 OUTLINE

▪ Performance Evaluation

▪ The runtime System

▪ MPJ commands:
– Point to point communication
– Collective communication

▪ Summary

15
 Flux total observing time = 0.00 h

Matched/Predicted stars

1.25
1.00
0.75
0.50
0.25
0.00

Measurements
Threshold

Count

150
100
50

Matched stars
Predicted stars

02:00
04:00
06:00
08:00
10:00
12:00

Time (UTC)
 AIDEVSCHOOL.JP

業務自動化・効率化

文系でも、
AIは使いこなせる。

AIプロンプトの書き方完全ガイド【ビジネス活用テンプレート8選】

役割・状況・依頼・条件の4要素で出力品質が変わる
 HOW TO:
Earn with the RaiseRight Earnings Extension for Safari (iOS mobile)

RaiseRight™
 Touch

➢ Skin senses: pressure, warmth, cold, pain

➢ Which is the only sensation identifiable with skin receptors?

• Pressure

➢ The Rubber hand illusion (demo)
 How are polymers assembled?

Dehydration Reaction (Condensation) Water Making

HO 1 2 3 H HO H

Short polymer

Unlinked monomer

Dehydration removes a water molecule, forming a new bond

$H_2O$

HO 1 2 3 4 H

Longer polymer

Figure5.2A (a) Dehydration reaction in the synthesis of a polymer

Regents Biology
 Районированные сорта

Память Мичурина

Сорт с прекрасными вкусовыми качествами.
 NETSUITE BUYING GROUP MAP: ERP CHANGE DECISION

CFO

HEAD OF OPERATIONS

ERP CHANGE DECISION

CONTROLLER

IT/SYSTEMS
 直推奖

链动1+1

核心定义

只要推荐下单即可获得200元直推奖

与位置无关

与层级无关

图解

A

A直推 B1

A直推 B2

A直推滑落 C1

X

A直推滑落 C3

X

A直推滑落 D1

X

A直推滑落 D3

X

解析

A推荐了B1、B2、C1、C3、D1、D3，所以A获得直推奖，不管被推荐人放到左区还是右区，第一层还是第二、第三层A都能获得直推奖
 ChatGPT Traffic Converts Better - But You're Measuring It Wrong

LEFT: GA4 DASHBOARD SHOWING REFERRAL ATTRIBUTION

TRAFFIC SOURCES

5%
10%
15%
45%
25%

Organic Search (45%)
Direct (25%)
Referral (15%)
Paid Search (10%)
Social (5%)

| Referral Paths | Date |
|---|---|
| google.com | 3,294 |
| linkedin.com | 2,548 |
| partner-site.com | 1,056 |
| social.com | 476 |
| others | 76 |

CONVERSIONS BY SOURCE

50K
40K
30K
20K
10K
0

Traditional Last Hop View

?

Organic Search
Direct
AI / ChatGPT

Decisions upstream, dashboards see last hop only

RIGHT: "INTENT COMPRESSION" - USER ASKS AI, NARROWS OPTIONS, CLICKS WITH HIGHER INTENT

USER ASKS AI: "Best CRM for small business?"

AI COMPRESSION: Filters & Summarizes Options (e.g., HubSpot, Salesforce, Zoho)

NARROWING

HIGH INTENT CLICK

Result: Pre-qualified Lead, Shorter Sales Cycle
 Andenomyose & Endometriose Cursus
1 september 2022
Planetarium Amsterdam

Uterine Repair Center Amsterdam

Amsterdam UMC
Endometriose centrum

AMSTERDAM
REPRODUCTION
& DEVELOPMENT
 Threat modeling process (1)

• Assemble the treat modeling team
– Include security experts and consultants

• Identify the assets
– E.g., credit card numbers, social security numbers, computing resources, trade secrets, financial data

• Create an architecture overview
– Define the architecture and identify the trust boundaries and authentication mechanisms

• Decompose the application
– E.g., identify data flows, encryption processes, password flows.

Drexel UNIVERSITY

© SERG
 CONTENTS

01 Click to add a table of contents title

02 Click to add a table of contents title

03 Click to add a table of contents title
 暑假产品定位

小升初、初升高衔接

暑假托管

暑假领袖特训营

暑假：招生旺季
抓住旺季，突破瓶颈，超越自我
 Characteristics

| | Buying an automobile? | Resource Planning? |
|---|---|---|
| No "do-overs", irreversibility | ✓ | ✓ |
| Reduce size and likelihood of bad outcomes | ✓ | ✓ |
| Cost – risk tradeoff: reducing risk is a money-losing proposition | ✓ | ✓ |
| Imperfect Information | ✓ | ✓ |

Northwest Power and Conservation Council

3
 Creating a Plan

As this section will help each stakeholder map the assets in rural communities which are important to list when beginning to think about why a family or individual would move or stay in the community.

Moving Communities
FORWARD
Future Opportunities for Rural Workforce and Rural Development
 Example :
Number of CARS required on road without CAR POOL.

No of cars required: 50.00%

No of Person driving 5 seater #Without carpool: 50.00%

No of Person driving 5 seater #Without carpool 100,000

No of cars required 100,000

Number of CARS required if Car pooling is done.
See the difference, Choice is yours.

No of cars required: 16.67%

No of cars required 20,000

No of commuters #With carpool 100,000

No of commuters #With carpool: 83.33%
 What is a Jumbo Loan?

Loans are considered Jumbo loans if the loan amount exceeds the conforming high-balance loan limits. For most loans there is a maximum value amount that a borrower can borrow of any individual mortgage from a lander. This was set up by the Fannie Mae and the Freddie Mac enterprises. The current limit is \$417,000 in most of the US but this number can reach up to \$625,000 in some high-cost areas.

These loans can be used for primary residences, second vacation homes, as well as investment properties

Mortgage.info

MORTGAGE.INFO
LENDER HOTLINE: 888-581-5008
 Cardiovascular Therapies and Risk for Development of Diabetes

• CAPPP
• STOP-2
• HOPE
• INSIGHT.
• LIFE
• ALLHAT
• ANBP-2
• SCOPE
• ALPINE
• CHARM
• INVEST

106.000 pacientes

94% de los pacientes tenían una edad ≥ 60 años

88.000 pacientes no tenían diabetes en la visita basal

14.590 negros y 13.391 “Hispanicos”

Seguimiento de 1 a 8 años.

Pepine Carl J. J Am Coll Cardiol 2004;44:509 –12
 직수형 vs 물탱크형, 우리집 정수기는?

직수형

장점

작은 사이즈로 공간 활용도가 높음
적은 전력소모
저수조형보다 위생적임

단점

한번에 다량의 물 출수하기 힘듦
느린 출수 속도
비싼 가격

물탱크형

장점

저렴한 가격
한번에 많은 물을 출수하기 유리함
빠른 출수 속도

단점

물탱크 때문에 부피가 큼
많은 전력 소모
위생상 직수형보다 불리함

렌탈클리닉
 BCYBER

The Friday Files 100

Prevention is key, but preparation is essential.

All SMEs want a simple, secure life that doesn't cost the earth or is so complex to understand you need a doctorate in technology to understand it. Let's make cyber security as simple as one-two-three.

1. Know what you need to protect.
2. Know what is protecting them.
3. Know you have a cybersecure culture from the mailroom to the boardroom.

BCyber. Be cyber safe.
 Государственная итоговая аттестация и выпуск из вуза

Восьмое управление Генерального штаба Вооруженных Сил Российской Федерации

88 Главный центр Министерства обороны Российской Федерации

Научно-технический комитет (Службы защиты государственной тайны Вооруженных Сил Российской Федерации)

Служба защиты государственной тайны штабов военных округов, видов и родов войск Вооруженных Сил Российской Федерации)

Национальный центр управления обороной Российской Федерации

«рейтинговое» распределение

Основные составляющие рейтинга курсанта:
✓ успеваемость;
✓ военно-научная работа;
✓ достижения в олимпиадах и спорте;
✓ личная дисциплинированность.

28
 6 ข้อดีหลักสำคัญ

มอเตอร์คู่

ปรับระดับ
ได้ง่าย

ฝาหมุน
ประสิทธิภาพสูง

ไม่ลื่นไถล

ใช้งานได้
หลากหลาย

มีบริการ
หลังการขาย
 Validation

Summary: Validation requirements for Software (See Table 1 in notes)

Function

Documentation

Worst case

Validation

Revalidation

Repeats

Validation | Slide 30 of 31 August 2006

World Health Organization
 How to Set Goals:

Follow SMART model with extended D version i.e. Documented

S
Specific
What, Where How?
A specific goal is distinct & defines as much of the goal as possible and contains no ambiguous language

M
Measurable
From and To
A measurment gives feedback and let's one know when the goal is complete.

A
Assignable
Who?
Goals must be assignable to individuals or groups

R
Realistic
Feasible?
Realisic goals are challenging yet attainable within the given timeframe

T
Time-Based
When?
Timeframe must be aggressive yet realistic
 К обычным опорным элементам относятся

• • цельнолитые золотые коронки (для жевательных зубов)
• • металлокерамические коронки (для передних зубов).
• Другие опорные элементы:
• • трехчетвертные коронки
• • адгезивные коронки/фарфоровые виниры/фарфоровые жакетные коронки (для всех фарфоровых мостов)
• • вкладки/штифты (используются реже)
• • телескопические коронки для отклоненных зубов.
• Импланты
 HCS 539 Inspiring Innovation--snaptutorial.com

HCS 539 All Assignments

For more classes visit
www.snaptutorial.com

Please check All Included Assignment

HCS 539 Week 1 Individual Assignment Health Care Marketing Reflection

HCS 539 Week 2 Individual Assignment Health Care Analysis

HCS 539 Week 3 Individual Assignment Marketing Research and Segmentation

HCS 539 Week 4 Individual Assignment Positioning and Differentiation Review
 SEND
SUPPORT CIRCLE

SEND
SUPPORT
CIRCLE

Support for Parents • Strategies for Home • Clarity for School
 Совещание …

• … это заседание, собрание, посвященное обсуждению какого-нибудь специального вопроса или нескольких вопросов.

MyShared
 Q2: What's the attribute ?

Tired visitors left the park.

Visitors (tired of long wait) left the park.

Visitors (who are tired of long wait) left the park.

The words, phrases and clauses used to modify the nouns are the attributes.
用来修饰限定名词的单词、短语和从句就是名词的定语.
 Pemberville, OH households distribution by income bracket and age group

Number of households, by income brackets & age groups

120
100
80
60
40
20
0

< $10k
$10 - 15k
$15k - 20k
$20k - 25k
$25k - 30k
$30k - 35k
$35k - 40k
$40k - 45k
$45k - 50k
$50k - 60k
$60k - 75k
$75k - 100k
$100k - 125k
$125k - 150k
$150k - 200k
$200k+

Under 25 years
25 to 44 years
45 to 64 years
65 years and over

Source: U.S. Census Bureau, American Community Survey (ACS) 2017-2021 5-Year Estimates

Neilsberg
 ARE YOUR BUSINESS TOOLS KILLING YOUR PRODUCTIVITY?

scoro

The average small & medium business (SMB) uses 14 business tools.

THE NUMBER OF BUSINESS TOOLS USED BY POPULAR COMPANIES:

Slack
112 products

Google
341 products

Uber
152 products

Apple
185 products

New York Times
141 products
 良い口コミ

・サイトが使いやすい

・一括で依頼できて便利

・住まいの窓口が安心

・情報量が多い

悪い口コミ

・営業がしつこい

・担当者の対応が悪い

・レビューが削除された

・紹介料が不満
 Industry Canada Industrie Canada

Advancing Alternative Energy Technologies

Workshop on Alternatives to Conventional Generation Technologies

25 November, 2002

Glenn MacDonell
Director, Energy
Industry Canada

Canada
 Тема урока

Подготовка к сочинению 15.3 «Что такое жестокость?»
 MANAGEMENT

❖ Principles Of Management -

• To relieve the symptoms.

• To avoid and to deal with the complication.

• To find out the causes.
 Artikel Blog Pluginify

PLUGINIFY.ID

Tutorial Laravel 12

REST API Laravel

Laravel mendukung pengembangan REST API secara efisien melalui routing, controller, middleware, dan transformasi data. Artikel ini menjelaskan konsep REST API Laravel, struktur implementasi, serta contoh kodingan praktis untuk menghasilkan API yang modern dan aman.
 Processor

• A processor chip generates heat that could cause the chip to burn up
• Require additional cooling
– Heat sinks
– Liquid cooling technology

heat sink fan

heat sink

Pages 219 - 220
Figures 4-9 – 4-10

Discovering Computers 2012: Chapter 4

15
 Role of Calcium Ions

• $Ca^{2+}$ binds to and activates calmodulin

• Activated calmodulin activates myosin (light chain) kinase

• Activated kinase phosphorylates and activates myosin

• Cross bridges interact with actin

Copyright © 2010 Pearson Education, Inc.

→ **Try it**: Show each line of the records above containing "cooling".

→ **Exercise output**:
• Require additional cooling
– Liquid cooling technology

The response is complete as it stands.